Start of Block

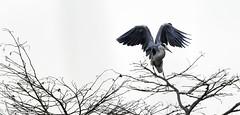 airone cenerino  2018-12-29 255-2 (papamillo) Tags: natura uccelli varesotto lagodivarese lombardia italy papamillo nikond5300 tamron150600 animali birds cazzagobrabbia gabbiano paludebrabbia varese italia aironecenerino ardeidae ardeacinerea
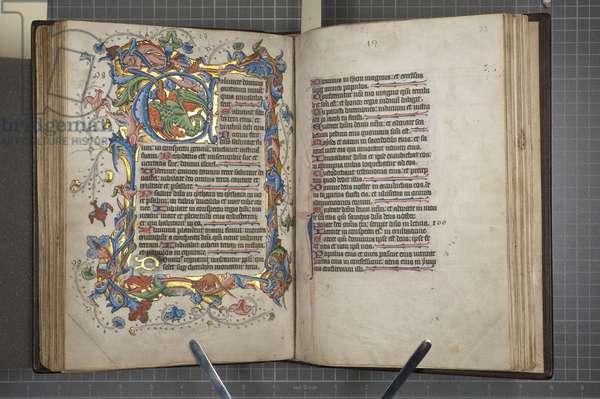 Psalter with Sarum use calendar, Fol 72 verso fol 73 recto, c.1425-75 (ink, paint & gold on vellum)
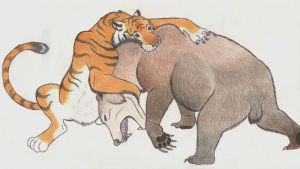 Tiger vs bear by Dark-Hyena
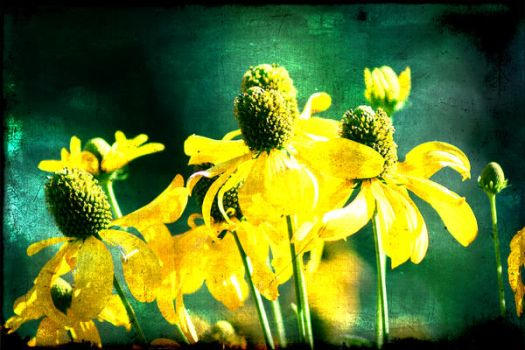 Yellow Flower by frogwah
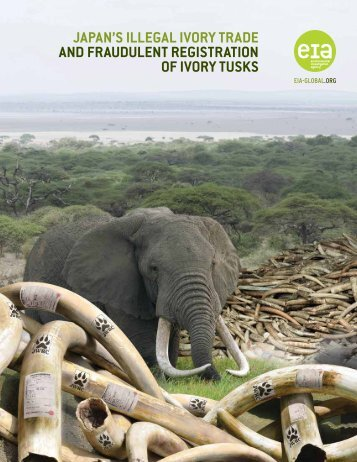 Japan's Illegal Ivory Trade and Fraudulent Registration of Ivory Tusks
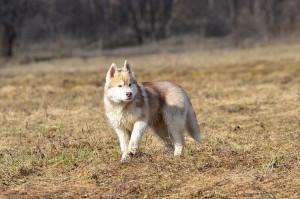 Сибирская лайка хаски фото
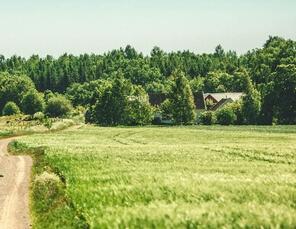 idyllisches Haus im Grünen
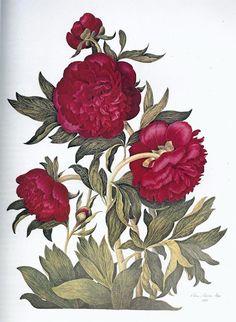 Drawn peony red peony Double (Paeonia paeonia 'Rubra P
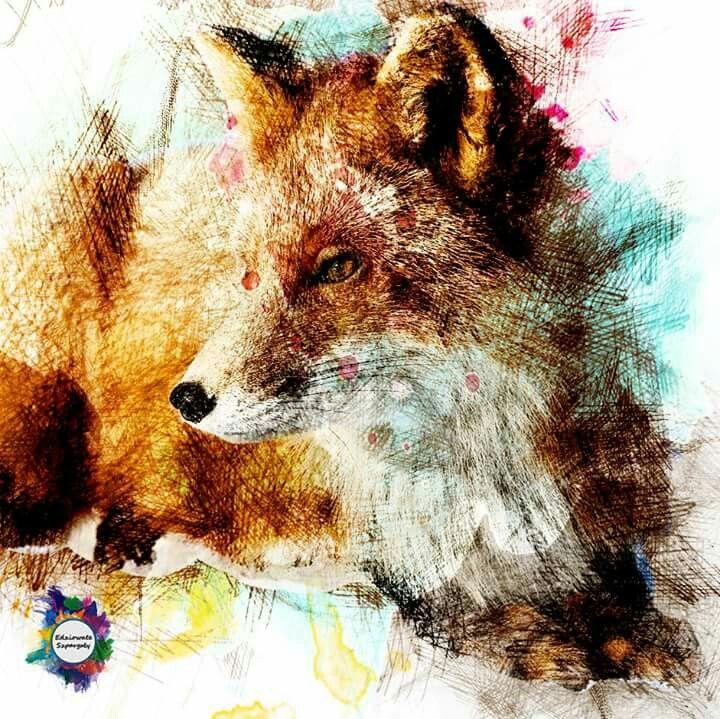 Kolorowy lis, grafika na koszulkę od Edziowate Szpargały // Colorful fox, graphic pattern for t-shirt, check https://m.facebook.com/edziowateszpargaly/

End of Block
Start of Block

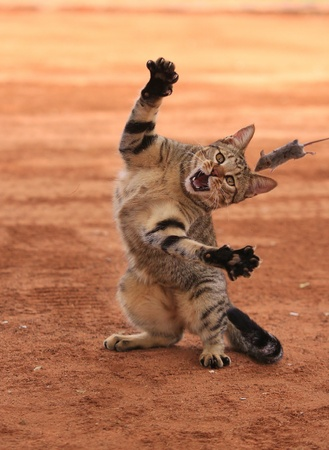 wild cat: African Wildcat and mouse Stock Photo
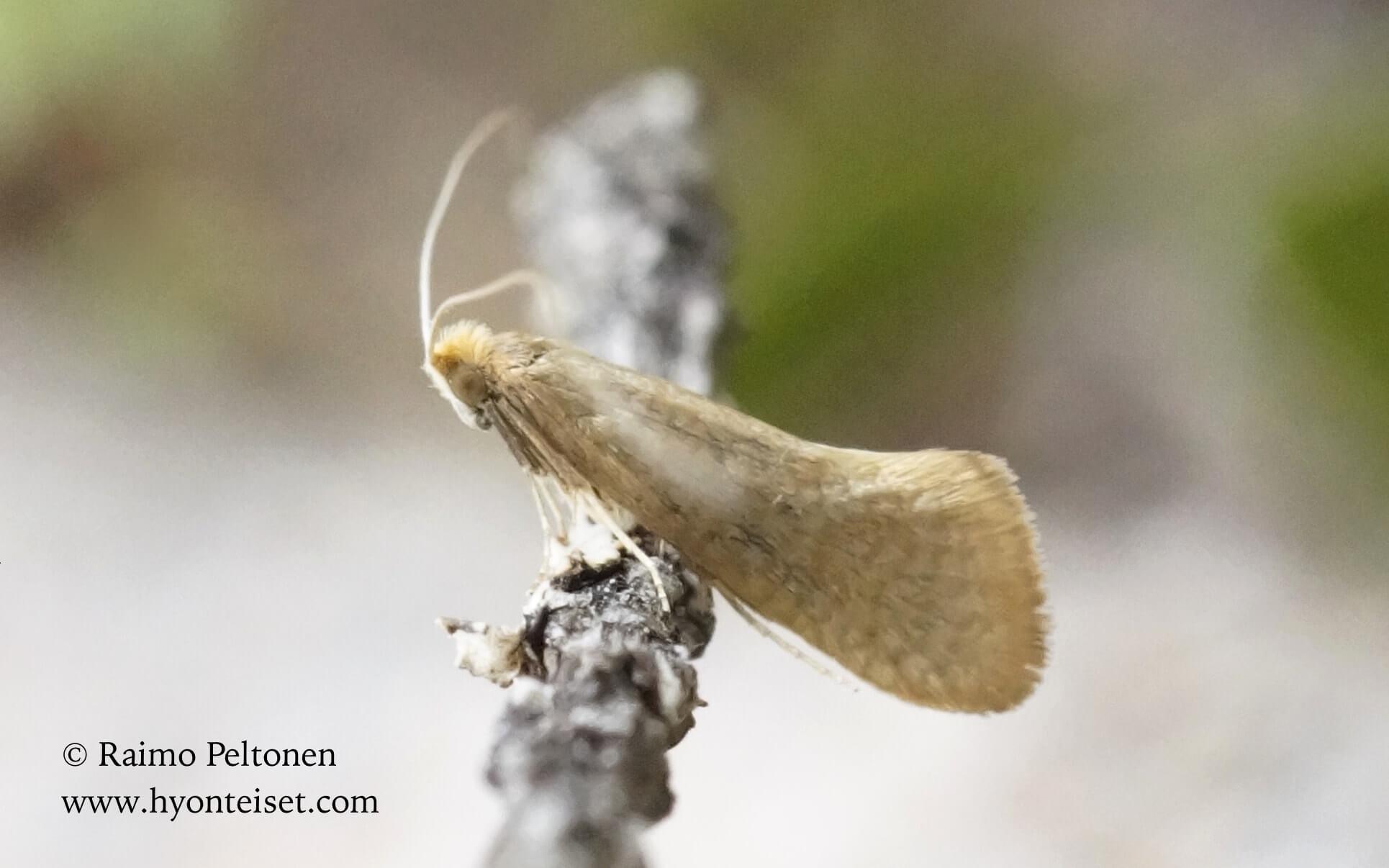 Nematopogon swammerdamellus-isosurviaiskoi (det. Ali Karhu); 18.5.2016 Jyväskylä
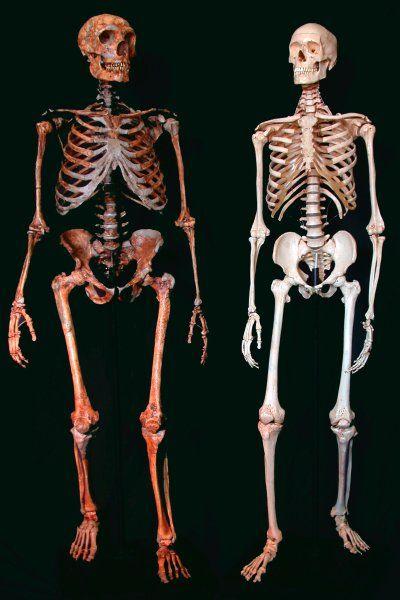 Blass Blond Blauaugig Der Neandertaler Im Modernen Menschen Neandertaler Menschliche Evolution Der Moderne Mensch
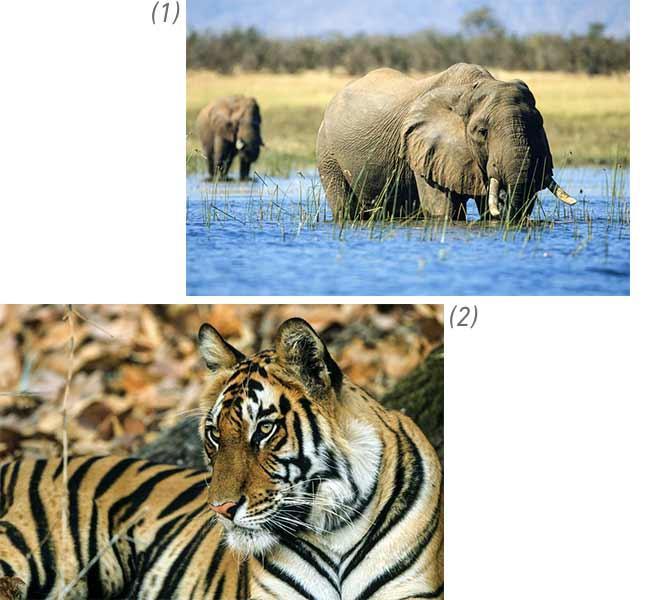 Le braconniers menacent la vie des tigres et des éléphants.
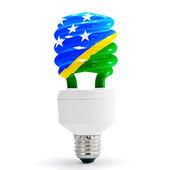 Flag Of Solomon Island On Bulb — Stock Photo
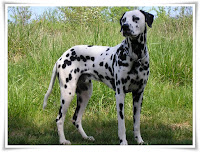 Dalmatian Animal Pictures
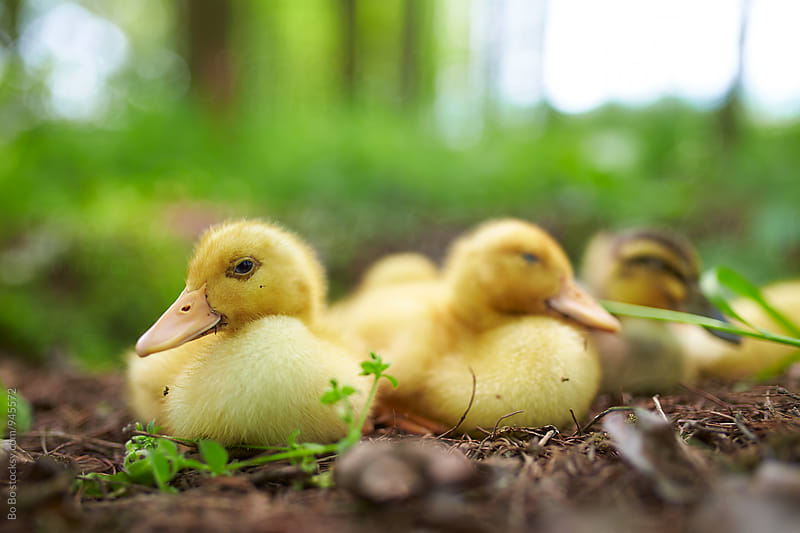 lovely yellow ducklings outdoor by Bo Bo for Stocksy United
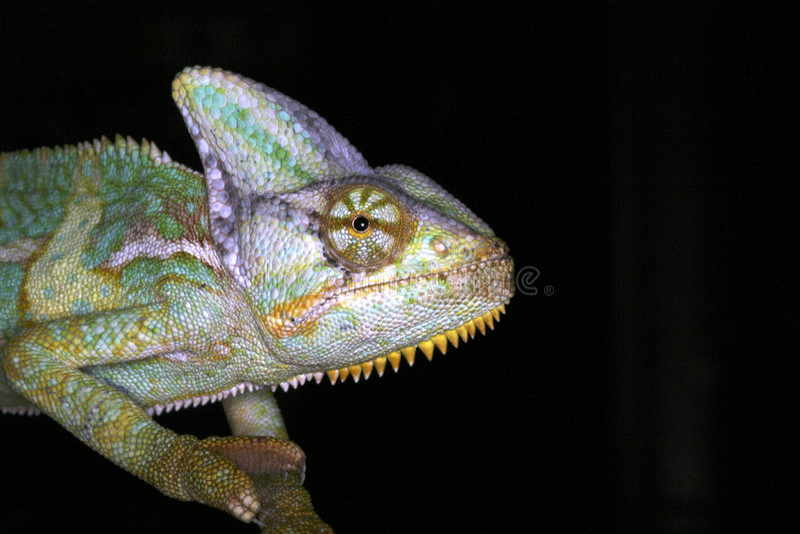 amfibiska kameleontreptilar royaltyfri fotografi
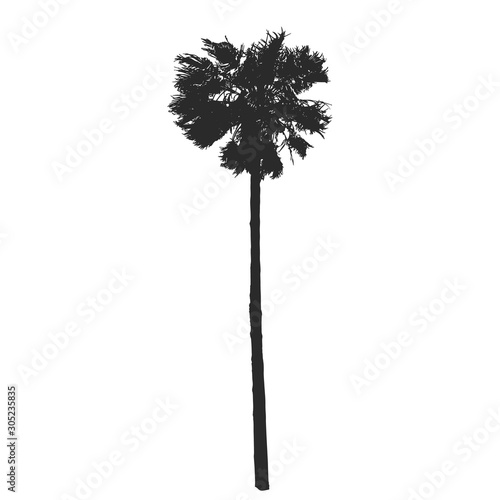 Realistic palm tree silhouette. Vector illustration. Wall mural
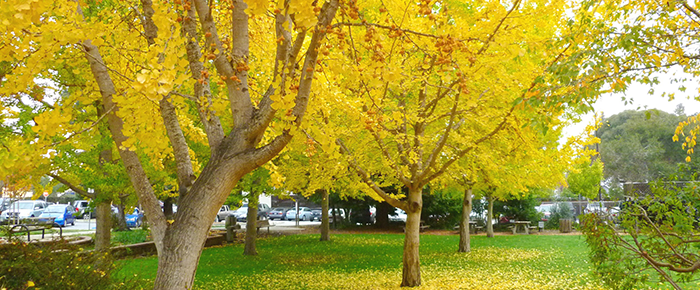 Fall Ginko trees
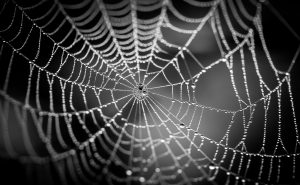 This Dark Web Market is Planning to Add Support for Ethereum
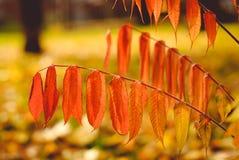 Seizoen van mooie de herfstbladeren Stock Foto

End of Block

Would you output only the span of the records above that opens with the line containing "idyllisches Haus im Grünen" and closes with the line containing "Kolorowy lis, grafika", ends included and pictures dropped?

▶ Answer area
 idyllisches Haus im Grünen
 Drawn peony red peony Double (Paeonia paeonia 'Rubra P
 Kolorowy lis, grafika na koszulkę od Edziowate Szpargały // Colorful fox, graphic pattern for t-shirt, check https://m.facebook.com/edziowateszpargaly/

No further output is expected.